Aim of the exercise: Please return all lines of the data below containing the string "Zealand".
Start of Exercise inputs
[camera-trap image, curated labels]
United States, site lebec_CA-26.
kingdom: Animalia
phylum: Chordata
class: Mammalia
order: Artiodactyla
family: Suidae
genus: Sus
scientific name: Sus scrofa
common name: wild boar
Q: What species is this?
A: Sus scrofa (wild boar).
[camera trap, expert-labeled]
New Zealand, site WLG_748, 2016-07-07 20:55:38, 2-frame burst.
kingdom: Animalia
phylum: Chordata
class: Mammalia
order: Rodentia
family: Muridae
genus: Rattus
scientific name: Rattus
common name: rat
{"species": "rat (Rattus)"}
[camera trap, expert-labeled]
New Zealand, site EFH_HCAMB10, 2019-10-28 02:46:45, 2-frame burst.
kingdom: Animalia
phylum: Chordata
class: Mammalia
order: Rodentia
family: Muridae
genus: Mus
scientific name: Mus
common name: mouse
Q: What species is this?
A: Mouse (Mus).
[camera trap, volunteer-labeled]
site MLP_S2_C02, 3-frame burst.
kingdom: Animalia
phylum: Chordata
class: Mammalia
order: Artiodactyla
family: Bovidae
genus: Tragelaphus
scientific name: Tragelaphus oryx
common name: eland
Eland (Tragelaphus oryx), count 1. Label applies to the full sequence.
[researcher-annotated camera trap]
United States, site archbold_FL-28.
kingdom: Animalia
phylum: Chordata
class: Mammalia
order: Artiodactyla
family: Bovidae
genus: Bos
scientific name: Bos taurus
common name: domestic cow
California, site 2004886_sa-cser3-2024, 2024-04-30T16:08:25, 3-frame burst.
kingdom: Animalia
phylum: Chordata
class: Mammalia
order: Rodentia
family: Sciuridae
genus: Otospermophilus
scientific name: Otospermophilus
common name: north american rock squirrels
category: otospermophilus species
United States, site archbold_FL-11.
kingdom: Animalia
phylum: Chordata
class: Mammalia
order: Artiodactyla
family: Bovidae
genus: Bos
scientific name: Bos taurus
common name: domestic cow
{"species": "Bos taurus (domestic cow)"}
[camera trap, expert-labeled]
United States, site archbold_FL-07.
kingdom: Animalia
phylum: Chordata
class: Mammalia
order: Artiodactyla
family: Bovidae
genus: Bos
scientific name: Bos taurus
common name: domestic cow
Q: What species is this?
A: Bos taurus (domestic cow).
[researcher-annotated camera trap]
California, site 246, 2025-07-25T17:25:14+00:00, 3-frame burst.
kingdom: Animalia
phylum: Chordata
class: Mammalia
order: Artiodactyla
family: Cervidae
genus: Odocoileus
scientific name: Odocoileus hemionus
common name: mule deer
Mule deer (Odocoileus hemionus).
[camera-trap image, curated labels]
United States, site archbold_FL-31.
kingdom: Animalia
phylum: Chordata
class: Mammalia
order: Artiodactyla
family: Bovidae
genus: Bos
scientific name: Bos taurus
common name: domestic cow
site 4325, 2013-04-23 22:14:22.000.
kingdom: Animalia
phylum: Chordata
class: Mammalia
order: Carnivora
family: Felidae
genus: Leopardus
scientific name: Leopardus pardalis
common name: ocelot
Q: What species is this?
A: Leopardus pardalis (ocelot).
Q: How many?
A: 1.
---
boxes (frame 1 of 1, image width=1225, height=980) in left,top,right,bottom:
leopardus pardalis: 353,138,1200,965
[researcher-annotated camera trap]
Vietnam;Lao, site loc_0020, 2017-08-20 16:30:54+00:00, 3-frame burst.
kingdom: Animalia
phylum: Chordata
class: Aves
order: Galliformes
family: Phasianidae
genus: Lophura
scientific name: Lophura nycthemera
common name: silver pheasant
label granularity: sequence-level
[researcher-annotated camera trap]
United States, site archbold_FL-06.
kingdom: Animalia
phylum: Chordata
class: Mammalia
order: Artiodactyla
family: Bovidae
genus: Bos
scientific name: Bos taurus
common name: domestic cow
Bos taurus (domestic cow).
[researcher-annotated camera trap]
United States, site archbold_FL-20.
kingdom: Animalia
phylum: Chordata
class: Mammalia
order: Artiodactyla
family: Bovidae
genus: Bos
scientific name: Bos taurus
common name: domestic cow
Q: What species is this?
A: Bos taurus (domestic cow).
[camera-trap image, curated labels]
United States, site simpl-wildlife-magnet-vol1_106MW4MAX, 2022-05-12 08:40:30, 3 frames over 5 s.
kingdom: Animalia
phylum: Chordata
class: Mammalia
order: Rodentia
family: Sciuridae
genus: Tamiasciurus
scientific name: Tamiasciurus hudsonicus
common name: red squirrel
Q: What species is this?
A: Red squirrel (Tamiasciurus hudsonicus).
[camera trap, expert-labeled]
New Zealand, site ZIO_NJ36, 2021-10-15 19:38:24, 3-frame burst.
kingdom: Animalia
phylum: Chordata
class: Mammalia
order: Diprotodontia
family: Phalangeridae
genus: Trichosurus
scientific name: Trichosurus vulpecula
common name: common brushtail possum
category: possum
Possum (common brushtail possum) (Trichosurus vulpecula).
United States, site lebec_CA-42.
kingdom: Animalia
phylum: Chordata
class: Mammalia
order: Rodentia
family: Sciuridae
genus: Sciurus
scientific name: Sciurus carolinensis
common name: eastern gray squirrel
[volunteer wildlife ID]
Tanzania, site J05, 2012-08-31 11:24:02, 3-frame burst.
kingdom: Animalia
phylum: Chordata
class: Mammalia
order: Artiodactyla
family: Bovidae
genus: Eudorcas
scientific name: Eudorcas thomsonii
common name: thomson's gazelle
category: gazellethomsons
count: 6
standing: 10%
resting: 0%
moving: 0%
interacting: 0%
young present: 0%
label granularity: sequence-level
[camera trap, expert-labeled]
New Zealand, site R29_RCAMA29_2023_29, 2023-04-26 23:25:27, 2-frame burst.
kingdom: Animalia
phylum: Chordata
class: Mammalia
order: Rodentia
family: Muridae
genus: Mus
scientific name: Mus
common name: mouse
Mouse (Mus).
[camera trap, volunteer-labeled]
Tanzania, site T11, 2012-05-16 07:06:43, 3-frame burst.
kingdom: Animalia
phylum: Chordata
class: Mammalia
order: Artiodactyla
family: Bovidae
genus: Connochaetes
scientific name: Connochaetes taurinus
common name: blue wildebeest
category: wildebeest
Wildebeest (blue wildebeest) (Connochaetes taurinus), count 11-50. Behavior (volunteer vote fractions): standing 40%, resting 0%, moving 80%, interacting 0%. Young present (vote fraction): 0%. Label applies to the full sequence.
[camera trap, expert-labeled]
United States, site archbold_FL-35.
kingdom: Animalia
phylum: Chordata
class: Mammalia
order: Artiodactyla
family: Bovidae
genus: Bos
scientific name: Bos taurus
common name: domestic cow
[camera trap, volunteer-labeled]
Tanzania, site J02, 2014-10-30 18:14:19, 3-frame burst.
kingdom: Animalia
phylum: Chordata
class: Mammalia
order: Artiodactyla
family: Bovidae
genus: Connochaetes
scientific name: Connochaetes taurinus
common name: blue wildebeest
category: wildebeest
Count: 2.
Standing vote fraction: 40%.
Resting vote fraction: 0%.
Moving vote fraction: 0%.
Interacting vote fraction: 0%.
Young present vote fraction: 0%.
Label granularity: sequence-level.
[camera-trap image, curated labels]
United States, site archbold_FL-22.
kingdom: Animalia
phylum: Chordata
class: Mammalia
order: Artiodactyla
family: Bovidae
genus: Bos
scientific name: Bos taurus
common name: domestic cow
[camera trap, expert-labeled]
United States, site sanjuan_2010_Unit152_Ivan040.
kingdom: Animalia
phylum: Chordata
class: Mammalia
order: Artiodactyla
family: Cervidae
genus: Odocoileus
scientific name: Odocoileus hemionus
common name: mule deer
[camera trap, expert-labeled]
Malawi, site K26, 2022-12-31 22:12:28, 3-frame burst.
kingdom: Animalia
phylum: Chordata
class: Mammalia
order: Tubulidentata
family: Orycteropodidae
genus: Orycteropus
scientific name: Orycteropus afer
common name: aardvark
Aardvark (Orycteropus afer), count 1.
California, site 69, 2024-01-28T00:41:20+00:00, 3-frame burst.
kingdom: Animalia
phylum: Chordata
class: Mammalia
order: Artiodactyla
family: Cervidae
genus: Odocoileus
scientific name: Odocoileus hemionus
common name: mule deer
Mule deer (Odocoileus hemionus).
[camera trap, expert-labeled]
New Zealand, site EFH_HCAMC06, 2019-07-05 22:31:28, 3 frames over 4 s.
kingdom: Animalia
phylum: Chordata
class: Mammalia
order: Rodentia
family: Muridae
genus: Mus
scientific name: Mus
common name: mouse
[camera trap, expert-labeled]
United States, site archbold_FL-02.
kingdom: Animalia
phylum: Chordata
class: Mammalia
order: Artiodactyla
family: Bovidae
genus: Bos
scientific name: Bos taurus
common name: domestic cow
End of Exercise inputs
Output for this task:
New Zealand, site WLG_748, 2016-07-07 20:55:38, 2-frame burst.
New Zealand, site EFH_HCAMB10, 2019-10-28 02:46:45, 2-frame burst.
New Zealand, site ZIO_NJ36, 2021-10-15 19:38:24, 3-frame burst.
New Zealand, site R29_RCAMA29_2023_29, 2023-04-26 23:25:27, 2-frame burst.
New Zealand, site EFH_HCAMC06, 2019-07-05 22:31:28, 3 frames over 4 s.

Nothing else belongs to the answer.